#### TEXTO PROPORCIONADO:
———
Masculinidad:por los senderos de la identidad

A partir de un amplio trabajo antropológico en comunidades de Sonora, Guillermo Núñez Noriega deja un valioso testimonio de las formas en que se vive la masculinidad lejos de la visibilidad urbana: Masculinidad e intimidad: identidad, sexualidad y sida (Programa Universitario de Estudios de Género, El Colegio de Sonora, y Miguel Ángel Porrúa, 2007). Núñez Noriega nos habla en este texto de sus hallazgos.

Por Guillermo Núñez Noriega

Los habitantes del norte del país comparten, en términos generales, un sistema de concepciones e identidades sexuales y de género que tiene un fondo común con el resto del país y probablemente de muchos otros países: el androcentrismo y el heterosexismo. En palabras del teórico Pierre Bourdieu, se trata de un sistema de dominación masculina. Esto es importante decirlo para no reincidir en visiones regionalistas elaboradas en el centro del país que construyen al norte y a los varones norteños como machos, violentos, etc.  Cabe señalar, que muchos habitantes del norte de México comparten el mismo prejuicio, pero a la inversa, que se puede sintetizar en la frase: “allá en el sur los hombres se matan por cualquier cosa y a machetazos”, que he escuchado en tantas conversaciones.  En segundo lugar, es importante estudiar las particularidades regionales de eso que la feminista Gayle Rubin llamó sistema sexo-género.

Las concepciones e identidades sexuales y de género dominantes asumen modalidades diversas, con diferentes implicaciones de poder y resistencia para las y los sujetos sociales. Los investigadores norteamericanos Ana Alonso y Ramón Gutiérrez han insistido que, en el caso del norte del país, la ausencia de sociedades indígenas con sistemas sociales y políticos complejos, la lejanía de la autoridad colonial y la relación de violencia y guerra con diversos pueblos indígenas (particularmente apaches, yaquis y seris) todavía entrado el siglo XX, trajo consigo la aparición de un sistema de concepciones e identidades de género diferentes a las del resto del país, sin por ello dejar de reproducir el mismo horizonte de dominación masculina.
———
#### MATERIAL PROPORCIONADO:
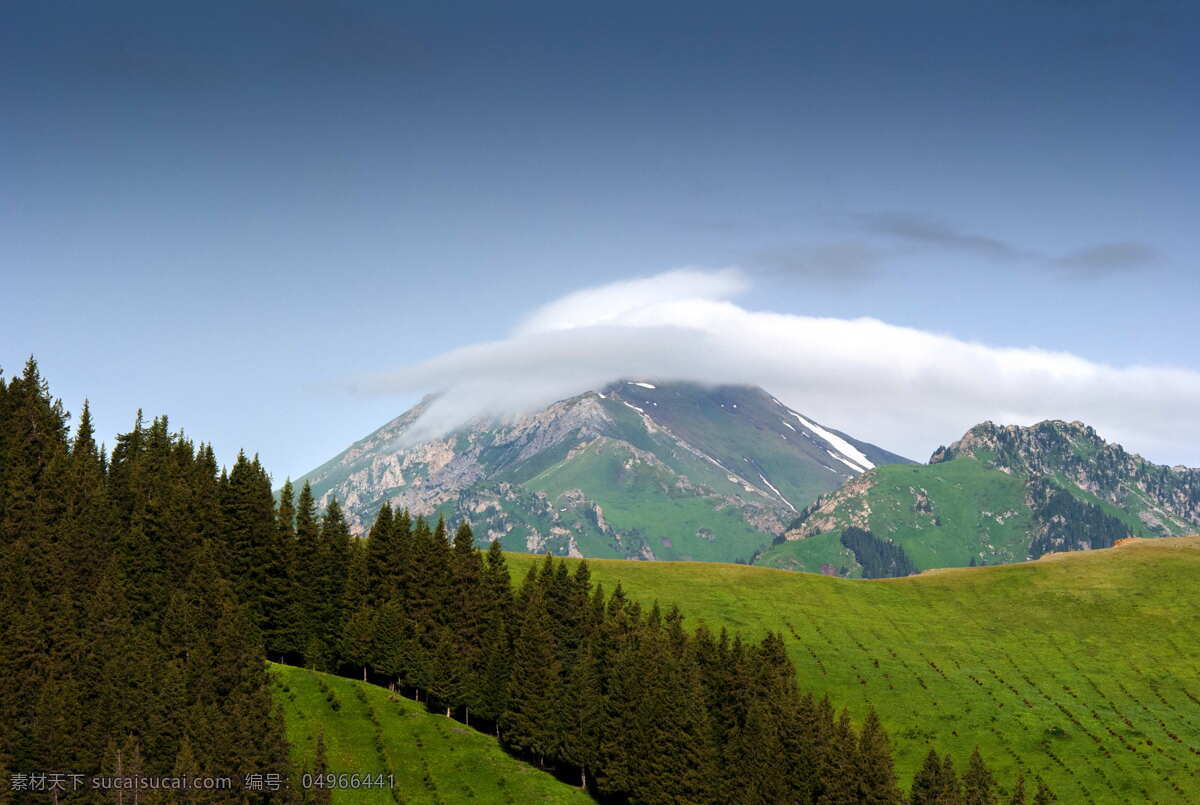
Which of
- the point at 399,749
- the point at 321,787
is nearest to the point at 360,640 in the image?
———
#### TAREA PROPUESTA:
Según el texto sobre la masculinidad en el norte de México, ¿qué pueblos indígenas se mencionan en particular en la relación de violencia y guerra? Las líneas son material aparte, sin relación con el texto.

#### SOLUCIÓN:
Los apaches, los yaquis y los seris.